# Task instructions
- A) Answer these questions about the passage on the Model and Models classes:
(i) Which three files does updateAllModelsFiles update for all models?
(ii) Which class is used for creating `Model` objects?
(iii) If validation does not succeed, what does the `Models` class do instead of creating a Model?
- B) Carry on the passage about the Model and Models classes, starting right after its final sentence.

Optional: updateAllModelsFiles: This updates the README.md, LICENSE.md, and metadata.json of all models

The `Model` class summarizes information about "one model"

This class contains, typed, documented information. The main goal was to avoid lines like
$this->metadata['createReadme'] = (isset($this->metadata['AutoGenerateREADME'])) ? $this->metadata['AutoGenerateREADME'] && $this->metadata['createReadme'] : $this->metadata['createReadme'];
and to have a more clearly encapsulated, consistent functionality. This does require a certain level of validation. Therefore...:

The `Models` class is used for creating `Model` objects.

This class takes the data that was read from the metadata.json of the models, and performs several levels of validation:

It checks that all required fields in the metadata JSON are present
It checks that all required fields in the legal array of the metadata JSON are present
It checks that the metadata is valid
It checks that all 'legal' objects are valid

Only when all this succeeds, it creates an actual, valid Model. (Otherwise, it collects any errors/warnings, so that the caller can deal with that).

Changes to licenses

No, this is not what it sounds like. The point is that the previous state defined an array of licenses, and there have been quite a few inconsistencies in that.

# Given records
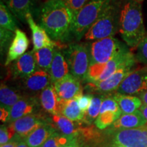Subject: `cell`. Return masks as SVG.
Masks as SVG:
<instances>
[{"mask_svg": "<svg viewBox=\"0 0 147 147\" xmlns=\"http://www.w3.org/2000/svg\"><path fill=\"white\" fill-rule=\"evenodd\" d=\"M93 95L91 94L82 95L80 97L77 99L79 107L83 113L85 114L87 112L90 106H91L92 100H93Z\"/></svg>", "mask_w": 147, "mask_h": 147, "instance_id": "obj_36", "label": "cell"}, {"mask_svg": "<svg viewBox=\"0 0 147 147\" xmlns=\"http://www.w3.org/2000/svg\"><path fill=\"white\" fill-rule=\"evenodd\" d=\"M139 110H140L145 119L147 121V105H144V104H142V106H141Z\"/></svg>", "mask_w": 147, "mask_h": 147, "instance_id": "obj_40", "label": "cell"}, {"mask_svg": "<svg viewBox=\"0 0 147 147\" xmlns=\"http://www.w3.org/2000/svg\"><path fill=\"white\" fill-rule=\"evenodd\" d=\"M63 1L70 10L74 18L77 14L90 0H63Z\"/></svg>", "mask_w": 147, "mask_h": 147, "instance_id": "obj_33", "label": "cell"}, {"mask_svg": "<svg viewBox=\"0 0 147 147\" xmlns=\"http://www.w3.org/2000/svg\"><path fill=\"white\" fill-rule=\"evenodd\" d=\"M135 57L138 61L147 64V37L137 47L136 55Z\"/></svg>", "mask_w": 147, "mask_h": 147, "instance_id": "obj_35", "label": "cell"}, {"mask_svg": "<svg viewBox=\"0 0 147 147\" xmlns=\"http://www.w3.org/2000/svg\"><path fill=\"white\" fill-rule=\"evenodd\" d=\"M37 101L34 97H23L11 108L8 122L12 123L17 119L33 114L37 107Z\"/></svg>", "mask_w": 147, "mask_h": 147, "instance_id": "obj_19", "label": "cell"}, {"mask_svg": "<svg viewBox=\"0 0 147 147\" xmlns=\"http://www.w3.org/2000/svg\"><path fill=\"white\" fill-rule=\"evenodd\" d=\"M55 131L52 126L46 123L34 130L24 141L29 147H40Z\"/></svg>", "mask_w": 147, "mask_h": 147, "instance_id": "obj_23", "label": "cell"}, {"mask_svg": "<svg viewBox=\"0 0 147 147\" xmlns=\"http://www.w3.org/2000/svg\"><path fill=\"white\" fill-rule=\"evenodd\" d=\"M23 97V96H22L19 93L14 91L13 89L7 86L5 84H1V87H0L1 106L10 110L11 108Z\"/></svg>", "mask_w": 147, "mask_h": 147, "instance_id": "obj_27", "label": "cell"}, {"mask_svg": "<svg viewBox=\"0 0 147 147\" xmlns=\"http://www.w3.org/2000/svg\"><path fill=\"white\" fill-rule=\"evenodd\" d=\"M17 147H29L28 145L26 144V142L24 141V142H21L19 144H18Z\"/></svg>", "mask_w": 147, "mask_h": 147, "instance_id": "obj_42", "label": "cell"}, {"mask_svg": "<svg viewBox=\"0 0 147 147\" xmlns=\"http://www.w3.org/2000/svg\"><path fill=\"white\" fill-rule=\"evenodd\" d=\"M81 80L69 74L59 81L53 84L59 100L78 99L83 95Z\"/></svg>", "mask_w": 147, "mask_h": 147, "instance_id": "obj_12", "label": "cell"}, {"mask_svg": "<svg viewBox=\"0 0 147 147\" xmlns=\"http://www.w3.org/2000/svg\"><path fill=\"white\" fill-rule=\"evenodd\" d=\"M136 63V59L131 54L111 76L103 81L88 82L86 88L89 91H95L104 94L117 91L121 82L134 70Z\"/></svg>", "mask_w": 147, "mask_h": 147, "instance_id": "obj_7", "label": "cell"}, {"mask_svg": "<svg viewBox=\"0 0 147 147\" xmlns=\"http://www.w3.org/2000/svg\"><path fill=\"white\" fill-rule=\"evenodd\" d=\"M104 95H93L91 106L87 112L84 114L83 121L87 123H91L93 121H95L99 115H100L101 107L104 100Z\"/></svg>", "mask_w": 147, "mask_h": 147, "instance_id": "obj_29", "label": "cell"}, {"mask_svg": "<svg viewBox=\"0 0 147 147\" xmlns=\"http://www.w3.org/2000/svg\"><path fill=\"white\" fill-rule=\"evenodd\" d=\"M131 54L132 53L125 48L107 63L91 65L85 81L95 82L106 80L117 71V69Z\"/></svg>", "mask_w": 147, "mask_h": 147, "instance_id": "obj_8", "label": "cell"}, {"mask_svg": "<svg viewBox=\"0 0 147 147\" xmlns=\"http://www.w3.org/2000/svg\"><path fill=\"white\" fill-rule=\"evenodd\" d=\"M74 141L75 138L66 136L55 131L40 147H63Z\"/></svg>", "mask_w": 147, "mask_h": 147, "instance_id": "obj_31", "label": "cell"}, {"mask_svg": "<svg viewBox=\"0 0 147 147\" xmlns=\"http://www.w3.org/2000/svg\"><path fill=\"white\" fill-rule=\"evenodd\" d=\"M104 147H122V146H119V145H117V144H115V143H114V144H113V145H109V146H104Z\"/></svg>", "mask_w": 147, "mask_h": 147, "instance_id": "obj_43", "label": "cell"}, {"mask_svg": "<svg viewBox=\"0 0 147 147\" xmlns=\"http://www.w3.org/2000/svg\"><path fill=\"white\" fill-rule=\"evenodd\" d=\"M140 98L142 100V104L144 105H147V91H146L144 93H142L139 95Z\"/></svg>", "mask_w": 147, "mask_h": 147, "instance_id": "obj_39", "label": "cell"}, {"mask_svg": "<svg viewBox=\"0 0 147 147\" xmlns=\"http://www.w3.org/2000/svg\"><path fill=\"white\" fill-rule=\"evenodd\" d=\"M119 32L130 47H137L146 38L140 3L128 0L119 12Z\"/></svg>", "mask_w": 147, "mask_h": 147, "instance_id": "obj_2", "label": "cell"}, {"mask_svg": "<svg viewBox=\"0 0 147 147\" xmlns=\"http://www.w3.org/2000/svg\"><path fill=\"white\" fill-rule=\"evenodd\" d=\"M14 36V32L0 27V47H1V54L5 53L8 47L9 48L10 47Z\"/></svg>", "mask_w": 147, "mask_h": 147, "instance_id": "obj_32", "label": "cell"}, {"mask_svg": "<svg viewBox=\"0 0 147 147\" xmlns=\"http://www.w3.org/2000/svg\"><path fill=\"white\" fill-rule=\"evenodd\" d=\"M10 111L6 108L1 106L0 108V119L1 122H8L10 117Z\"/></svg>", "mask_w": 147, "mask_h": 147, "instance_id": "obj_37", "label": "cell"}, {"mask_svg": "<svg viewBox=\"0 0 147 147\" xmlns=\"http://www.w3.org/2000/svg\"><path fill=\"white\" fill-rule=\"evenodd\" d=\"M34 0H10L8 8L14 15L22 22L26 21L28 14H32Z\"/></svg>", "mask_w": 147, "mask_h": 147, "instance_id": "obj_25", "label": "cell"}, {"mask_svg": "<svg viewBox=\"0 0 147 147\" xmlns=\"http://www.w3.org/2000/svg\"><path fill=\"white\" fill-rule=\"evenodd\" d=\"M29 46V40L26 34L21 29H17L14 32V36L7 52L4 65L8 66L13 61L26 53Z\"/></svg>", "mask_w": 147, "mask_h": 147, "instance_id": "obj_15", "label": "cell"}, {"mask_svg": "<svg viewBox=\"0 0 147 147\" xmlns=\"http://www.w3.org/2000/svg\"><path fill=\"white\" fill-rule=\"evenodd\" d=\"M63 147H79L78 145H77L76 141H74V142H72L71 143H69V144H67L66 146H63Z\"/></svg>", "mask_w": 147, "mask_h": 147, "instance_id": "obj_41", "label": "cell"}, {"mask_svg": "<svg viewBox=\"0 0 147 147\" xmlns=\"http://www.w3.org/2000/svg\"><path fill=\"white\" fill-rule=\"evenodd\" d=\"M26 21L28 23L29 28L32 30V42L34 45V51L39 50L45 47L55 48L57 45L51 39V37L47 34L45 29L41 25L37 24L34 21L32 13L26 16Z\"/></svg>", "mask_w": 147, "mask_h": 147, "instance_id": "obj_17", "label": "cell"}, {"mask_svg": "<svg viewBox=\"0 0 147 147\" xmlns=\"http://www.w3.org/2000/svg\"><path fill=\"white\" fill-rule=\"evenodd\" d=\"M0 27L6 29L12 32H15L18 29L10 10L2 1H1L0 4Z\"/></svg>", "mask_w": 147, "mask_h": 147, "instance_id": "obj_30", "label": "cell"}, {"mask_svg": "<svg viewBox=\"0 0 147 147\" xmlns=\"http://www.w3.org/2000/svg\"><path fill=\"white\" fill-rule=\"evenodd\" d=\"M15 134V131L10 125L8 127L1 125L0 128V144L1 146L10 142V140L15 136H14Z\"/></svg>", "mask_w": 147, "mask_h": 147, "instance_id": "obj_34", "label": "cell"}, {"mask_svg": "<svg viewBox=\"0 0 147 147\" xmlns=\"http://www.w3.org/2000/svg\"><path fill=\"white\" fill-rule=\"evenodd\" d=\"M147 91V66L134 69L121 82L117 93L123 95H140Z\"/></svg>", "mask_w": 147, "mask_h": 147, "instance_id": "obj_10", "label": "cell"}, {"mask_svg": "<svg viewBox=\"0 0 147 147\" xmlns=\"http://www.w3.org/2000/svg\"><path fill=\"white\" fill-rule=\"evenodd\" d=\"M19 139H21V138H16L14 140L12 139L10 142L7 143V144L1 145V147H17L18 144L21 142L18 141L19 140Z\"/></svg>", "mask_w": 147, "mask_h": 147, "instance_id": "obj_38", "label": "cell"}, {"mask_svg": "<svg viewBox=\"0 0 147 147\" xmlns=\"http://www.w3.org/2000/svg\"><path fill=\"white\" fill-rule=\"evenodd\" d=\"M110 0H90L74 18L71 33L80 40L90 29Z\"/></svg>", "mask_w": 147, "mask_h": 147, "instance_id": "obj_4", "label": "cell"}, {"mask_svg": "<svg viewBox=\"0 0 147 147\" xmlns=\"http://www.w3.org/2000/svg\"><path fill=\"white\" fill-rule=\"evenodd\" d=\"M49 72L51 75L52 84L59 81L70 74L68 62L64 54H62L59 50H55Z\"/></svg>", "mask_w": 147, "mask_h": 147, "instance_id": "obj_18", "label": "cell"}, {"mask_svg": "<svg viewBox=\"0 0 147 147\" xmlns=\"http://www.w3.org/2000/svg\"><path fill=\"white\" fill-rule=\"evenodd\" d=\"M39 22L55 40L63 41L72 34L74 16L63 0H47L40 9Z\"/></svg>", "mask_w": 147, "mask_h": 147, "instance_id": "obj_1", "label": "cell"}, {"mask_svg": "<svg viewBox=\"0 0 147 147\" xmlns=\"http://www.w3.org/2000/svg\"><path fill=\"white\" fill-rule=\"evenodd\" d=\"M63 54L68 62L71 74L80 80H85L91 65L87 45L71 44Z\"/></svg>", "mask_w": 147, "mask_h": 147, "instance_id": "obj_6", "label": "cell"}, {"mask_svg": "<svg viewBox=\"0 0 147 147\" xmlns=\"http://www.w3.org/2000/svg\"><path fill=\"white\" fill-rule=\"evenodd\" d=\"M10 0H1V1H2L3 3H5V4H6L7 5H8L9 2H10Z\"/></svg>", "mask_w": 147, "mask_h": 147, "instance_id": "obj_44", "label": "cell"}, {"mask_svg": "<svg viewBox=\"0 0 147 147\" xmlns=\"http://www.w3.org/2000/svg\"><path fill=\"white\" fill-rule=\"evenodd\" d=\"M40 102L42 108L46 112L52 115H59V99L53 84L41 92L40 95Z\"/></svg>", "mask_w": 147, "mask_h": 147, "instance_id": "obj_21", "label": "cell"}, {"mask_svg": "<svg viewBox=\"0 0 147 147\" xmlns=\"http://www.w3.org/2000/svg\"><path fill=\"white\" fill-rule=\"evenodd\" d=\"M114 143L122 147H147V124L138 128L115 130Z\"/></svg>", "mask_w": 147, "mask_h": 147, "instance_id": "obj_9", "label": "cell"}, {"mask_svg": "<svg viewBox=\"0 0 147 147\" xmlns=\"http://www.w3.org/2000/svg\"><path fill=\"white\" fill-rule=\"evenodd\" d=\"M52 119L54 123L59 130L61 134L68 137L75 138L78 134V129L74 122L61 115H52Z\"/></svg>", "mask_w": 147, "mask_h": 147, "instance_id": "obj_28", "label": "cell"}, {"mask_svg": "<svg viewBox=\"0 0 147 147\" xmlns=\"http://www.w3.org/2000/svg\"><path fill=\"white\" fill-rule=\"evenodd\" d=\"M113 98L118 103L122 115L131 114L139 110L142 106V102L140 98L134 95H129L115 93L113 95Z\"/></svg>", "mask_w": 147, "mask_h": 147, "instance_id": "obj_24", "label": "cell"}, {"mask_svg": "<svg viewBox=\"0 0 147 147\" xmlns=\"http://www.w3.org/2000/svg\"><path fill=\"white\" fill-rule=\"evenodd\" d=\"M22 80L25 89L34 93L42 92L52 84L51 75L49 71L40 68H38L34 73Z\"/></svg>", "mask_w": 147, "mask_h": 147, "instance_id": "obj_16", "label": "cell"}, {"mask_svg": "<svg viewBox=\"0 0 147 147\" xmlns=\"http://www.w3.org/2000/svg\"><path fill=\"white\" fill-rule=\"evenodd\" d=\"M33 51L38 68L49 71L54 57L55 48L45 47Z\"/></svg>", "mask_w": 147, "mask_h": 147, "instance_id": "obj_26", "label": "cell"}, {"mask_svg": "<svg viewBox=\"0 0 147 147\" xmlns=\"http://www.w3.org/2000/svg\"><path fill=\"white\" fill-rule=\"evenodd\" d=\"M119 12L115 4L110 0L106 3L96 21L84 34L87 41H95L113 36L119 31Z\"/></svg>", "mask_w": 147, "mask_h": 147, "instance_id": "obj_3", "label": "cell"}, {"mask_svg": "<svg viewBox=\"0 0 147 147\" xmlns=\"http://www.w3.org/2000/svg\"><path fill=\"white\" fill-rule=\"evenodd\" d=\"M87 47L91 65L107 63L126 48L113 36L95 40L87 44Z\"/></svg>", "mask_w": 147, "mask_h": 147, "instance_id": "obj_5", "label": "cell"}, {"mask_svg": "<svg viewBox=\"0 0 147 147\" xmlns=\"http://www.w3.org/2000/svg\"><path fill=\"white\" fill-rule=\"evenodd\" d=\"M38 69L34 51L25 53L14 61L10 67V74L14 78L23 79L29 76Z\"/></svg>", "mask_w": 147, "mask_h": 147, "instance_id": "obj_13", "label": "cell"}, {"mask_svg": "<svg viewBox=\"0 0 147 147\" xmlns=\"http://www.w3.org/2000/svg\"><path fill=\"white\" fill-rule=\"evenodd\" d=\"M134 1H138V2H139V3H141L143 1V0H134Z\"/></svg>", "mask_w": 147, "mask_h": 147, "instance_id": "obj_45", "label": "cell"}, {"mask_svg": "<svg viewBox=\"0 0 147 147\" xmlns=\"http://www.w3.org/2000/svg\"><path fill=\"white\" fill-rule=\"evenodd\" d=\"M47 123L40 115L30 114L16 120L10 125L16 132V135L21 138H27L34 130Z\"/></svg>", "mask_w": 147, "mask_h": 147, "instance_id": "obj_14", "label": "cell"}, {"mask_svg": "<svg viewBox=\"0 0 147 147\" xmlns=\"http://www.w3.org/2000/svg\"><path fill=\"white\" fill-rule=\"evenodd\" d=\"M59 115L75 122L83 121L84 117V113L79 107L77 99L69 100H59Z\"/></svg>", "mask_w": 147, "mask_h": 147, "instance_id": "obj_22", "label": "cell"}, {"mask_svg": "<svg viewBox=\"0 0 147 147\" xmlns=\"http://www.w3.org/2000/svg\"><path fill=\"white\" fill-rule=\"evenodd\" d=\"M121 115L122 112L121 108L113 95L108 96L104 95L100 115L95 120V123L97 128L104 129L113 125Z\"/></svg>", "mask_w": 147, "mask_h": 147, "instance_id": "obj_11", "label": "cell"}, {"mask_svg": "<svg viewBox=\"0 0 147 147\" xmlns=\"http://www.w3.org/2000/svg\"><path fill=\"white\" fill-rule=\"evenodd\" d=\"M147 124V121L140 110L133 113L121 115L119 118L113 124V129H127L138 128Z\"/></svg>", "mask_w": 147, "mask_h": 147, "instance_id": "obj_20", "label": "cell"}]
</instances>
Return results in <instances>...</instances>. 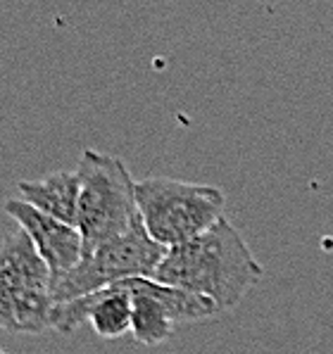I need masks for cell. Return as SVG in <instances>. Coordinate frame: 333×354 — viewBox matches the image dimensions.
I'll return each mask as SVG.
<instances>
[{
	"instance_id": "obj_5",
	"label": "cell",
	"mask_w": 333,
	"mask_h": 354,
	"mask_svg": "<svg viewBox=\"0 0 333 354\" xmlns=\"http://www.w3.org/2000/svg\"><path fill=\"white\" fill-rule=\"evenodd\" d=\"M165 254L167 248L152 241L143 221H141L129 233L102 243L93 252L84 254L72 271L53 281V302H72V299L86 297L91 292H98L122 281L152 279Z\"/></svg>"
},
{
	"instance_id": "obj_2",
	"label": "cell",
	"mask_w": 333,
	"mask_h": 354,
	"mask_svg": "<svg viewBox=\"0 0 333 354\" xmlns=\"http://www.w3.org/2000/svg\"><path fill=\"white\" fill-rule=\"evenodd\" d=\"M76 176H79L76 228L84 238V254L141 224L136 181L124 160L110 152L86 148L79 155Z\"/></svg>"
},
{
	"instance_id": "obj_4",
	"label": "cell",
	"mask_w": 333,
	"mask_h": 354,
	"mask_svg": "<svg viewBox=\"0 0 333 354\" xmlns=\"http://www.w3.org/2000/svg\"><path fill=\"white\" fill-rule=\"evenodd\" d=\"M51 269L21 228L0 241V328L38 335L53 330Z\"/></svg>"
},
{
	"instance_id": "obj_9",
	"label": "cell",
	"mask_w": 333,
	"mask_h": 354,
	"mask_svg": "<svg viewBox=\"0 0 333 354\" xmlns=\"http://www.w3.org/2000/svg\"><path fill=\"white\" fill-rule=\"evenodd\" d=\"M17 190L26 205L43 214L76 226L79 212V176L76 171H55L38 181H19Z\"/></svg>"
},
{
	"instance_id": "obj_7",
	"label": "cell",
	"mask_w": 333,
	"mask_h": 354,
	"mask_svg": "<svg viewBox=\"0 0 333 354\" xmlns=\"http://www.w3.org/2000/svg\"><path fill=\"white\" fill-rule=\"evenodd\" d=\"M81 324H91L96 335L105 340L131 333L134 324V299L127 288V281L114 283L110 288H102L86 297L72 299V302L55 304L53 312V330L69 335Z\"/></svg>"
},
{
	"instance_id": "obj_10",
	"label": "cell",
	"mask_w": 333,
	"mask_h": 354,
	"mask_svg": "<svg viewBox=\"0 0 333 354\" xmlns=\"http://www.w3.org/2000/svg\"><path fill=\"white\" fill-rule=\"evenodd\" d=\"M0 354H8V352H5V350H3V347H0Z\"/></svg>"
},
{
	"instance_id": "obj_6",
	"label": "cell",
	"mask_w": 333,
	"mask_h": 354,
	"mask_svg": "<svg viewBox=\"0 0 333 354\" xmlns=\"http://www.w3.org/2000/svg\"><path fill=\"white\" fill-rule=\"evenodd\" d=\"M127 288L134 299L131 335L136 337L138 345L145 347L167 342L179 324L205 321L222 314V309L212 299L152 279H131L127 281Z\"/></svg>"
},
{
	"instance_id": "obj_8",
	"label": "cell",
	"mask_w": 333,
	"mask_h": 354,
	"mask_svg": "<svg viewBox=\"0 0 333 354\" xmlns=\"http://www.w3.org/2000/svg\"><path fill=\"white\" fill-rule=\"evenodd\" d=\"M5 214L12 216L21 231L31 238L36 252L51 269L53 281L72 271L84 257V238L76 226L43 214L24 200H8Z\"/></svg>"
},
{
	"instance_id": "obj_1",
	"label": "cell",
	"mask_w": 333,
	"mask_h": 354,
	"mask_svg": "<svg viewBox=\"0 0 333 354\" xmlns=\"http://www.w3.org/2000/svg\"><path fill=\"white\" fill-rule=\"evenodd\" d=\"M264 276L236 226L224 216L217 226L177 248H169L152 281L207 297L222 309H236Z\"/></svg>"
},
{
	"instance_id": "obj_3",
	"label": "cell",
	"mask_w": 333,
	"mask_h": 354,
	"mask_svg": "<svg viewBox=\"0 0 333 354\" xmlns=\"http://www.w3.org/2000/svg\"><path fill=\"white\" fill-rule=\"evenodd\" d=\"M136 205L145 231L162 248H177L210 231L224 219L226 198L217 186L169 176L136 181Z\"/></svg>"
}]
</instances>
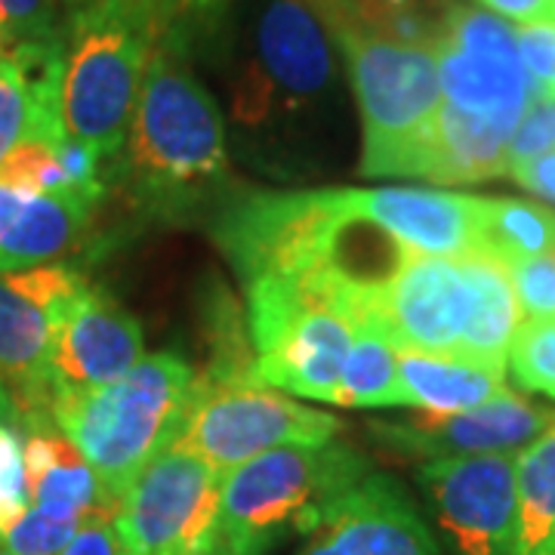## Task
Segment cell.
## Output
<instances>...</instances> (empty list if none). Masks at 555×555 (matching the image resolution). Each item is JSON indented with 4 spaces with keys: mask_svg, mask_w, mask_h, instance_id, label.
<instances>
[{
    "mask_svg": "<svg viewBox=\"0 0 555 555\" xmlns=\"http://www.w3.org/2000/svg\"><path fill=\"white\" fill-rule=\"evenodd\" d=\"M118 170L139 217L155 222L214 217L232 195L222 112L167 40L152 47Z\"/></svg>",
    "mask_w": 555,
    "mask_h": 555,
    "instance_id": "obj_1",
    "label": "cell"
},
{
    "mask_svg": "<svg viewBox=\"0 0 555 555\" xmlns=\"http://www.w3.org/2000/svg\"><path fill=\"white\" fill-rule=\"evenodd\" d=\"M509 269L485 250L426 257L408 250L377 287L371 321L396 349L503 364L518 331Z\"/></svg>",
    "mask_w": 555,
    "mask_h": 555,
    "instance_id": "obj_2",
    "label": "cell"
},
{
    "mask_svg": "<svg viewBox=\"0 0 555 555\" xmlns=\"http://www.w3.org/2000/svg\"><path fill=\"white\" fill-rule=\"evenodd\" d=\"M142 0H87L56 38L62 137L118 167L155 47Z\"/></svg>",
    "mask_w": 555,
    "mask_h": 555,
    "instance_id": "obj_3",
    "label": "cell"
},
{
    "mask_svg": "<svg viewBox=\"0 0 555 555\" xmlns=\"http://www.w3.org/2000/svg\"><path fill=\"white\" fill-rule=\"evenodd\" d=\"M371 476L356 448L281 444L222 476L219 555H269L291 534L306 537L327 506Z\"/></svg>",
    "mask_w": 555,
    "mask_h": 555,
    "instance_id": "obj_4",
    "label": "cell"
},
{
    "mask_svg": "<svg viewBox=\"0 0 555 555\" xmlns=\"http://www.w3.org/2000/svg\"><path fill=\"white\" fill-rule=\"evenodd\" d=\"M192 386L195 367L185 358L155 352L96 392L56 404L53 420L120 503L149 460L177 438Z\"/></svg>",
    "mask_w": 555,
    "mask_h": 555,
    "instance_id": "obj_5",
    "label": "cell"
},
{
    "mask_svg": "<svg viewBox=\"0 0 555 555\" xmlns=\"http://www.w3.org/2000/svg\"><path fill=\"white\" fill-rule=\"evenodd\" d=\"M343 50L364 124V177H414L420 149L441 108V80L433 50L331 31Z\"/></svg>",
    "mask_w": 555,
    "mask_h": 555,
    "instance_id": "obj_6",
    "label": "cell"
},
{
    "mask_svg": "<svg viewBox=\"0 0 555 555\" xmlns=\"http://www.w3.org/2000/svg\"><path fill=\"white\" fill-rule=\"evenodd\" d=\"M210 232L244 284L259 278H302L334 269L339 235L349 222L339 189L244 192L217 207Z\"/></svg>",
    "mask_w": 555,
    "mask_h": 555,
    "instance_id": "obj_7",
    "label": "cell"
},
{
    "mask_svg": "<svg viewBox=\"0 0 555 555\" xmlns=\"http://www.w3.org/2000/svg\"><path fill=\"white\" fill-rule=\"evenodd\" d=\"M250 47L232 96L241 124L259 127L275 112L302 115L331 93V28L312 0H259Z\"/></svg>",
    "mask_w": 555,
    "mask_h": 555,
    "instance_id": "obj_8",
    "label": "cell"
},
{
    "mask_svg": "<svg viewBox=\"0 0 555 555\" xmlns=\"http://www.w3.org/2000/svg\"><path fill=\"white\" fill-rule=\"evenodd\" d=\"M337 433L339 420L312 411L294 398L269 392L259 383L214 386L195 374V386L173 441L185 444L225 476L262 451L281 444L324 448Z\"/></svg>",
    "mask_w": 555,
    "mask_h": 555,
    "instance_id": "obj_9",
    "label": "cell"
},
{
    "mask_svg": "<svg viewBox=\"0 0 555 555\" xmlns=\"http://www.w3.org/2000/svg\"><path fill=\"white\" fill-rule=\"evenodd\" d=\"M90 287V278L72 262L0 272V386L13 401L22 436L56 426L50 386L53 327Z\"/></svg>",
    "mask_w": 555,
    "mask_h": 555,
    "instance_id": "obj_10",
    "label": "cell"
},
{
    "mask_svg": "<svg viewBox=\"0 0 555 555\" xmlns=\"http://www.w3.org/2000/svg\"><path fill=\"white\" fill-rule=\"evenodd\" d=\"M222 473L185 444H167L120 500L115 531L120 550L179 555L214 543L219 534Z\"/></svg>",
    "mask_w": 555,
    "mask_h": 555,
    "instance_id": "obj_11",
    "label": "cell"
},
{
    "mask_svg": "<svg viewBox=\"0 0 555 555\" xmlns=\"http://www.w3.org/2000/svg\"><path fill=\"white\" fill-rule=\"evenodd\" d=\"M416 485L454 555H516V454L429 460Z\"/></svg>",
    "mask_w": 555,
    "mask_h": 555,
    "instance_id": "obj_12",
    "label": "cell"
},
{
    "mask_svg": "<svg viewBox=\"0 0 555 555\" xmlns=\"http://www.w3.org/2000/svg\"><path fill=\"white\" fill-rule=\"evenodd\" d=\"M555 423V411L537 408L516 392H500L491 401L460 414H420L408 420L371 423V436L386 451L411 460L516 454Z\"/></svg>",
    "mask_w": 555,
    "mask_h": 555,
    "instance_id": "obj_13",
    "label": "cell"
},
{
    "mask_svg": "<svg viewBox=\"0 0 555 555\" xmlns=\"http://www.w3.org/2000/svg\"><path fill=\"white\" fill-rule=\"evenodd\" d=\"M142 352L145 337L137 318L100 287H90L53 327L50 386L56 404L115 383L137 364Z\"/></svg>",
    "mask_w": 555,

# Written answers
- A)
(i) README.md, LICENSE.md, and metadata.json
(ii) The `Models` class
(iii) It collects any errors/warnings so that the caller can deal with them.

- B)
For example, the so-called spdx identifiers have not been valid SPDX identifiers. Some of the license links have been plainly wrong. I don't know where this CC0-1.0 link is coming from, but it redirects to some random blog post. Also, there is no estabished license that is called "Public Domain". And there is no difference between "CC-BY International 4.0" and "CC-BY-4.0". Long story short: There are now exactly (EDIT:) four licenses left. When a metadata.json contains a license where the license is not a valid, known SPDX identifier, then it is assumed to be a "custom" license, meaning that it must have a licenseUrl that points to one of the licenses in this repository.

(The current state here contains a few quirks to "canonicalize" and "clean up" the license information in the existing metadata.json files...)

Review

I know, this is a big change, coming out of the blue (or not so, because we talked about some of that earlier). So I assume that not everybody will be willing or able to review this just so. Nevertheless, I'll tag a few people as potential reviewers here:

@DRx3D @emackey @lexaknyazev

The process for running this state locally should be:

cd utils
npm install
npm run check
npm run update

This will check/update all files locally. And the result may look faaar worse than it actually is: It will mark (nearly) all files as "modified", but nearly all these modifications are only the result of canonicalizing the license names to their proper SPDX names. For the other files, I tried to keep the structure and layout the same as before.

So that's what 'dep' stands for.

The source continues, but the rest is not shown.